Nancy A. Daly
Rm. NE43-606, Spoken Language Systems Group, Lab. for Comput. Sci., MIT, Cambridge, MA 02139
Extemporaneously generated speech often contains verbal hesitations, filled pauses and unfilled pauses, reflecting the speaker's uncertainty in formulating sentences, as in ``Where iiiiiis um the nearest bank.'' This study attempts to describe their acoustic properties using a subset, consisting of 3167 utterances from 66 speakers, of the spontaneous speech voyager urban navigation corpus, based on time-aligned orthographic and phonetic transcriptions.

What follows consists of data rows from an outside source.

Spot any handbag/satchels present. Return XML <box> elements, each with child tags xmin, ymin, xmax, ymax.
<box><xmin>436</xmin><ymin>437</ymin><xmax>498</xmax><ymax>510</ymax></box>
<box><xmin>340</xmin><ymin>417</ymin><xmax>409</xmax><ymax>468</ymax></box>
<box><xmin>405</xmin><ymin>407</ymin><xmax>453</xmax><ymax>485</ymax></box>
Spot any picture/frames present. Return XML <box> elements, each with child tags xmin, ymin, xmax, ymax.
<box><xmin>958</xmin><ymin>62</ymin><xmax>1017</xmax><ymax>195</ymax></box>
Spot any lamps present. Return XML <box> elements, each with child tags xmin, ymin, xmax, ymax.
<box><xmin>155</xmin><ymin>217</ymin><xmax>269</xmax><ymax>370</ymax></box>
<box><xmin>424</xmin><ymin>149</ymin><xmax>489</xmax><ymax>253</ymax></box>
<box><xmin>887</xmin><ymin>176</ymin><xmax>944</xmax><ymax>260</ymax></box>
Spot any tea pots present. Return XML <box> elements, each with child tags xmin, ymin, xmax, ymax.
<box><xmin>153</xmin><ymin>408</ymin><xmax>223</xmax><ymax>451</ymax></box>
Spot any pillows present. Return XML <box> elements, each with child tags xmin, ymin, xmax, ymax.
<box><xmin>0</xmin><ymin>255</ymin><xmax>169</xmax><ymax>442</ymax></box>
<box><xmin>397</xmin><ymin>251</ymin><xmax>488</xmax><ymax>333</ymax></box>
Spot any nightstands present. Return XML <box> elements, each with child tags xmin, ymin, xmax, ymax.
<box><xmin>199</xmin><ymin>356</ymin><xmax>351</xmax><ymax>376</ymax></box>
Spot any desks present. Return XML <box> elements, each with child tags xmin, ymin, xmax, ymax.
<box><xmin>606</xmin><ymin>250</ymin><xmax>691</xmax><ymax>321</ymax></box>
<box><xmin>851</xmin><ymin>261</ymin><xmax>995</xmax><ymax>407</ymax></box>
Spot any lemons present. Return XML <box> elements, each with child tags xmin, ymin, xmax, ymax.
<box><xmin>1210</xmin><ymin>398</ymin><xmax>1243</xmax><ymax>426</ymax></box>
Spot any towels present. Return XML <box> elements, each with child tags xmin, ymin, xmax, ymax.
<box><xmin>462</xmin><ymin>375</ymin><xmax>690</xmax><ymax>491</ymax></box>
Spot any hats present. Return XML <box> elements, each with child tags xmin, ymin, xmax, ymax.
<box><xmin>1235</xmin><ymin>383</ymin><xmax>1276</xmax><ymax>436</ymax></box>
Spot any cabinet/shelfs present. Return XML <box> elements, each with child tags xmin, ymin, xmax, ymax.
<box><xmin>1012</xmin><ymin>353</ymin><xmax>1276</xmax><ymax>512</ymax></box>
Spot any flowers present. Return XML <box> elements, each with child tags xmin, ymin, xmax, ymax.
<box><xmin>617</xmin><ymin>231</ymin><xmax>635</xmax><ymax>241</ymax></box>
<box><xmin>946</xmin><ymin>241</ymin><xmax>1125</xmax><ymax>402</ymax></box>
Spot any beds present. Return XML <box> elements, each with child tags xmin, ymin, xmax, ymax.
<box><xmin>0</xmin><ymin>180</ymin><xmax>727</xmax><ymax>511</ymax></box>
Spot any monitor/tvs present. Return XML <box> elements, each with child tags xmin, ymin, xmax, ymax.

There are 564 verbal hesitations, 2518 unfilled pauses, and 148 filled pauses, and they are concentrated in 49.6% of the corpus utterances. 74.4% of the unfilled pauses occur in isolation, and their durations are longer when they cooccur with verbal hesitations and filled pauses by 46.1% and 363.9%, respectively. Over 70% of the verbal hesitations and filled pauses are followed by unfilled pauses, and they are longer than their isolated counterparts. Thus the results suggest that there may be a mutually enforcing effect among these acoustic events. An attempt has been made to identify verbal hesitations and filled pauses based on relative duration, proximity to silence, and relative mean F[sub 0] , using regression tree analyses, and a classification accuracy of approximately 70% on unseen data has been achieved.